Multi-Token Prediction (MTP) for LLaMA.cpp - Gemma 4 speedup by 40%

[-]

I cant seem to make it work when I enable the MTP assistant. Server loads without errors but the first request it gets like 'hello' crashes the server and closes the console window before I can see anything. If I just run without loading the mtp assistant the server runs fine. I'm coming from the LM Studio / Kobold world sorry if this is a dumb question. Are there any logs I can look at?

[-]

gladkos@reddit (OP)

Hi! what's your device? we didn't test under lm studio, sorry.

[-]

oldeastvan@reddit

No I built the atomic repo in win 11. Running cuda on 3090

[-]

Quirky_Inflation@reddit

Nice so llama.cpp running gemma4 can now crash 40% faster

[-]

error_museum@reddit

How do I get this to work in LM studio?

[-]

JamesEvoAI@reddit

Thank you for you work on this, I've replicated your results on Strix Halo:

https://sleepingrobots.com/dreams/gemma4-mtp-assistant-strix-halo/

The world of local coding models keep getting better by the day!

[-]

gladkos@reddit (OP)

nice! great to see you achieved similar results.

[-]

thetaFAANG@reddit

in this moment I am euphoric

[-]

opossum_cz@reddit

The promise was 2-3x. So 40% is pretty low, I am testing myself and it goes from 10t/s to about 14t/s, which is consistent with what you showed.

Disappointing. Normal speculative drafting seems to be much better.

[-]

bleakj@reddit

As someone who hadn't been reading about this prior - 40% seems like a solid jump to me,

What do you mean in terms of normal speculative drafting being better though? (Like, it's better while using MTP, or without? - wording me dumb.)

[-]

opossum_cz@reddit

Can you run something like this for me? Alter parameters to match your won testing, but use ggml-org/gemma-4-31B-it-GGUF:Q4_K_M with ggml-org/gemma-4-E2B-it-GGUF:Q8_0 as drafter. I would honestly like to have somebody to compare results with.

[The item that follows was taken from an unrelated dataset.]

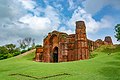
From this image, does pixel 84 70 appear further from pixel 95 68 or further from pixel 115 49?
pixel 115 49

llama-server --host 0.0.0.0 --port 18080 --alias gemma4:31b --ctx-size 8192 --parallel 1 --n-gpu-layers 999 --flash-attn on --cache-type-k q8_0 --cache-type-v q8_0 --jinja --reasoning off --chat-template-kwargs \{\"enable_thinking\":false\} --temp 1.0 --top-k 64 --top-p 0.95 --hf-repo ggml-org/gemma-4-31B-it-GGUF:Q4_K_M --spec-draft-n-max 32 --spec-draft-n-min 0 --n-gpu-layers-draft 999 --cache-type-k-draft q8_0 --cache-type-v-draft q8_0 --hf-repo-draft ggml-org/gemma-4-E2B-it-GGUF:Q8_0

[-]

bleakj@reddit

I'll do this tomorrow (just seeing now)

with ctx-size set to 8192 though, do you find this usable, or is it testing purposes only? (I usually have context set between 64k and 128k for local runs)

[-]

caetydid@reddit

It is solid for MoE. I'd expect 2x for 31B dense.

[-]

MiaBchDave@reddit

It is ;-)

[-]

b1231227@reddit

Does it only support Gemma 4?

[-]

gladkos@reddit (OP)

at the moment only Gemma. working on QWEN

[-]

bleakj@reddit

The second QWEN3.6 27B is working, let me know

I've got it running on a 4090ti at the moment, and it does good work / speed, however, if I could manage to make it more usable on my 4070ti PC, it'd be a huge win for me lol.

Running it on my 4070ti currently is around 15-20/toks

[-]

audioen@reddit

You've been living under the rock. https://github.com/ggml-org/llama.cpp/pull/22673 and whole bunch is running the MTP versions already.

[-]

bleakj@reddit

Oooh - yeah, cave living is big for me.

Thanks for the info

[-]

SavingsWeather1659@reddit

gemma 4 26b was fast but what we need is 31b dense model to improve this model

[-]

pepedombo@reddit

I've already checked mtp for qwen 27b and it gave me around 40% increase so I think it'll be the same with 31b.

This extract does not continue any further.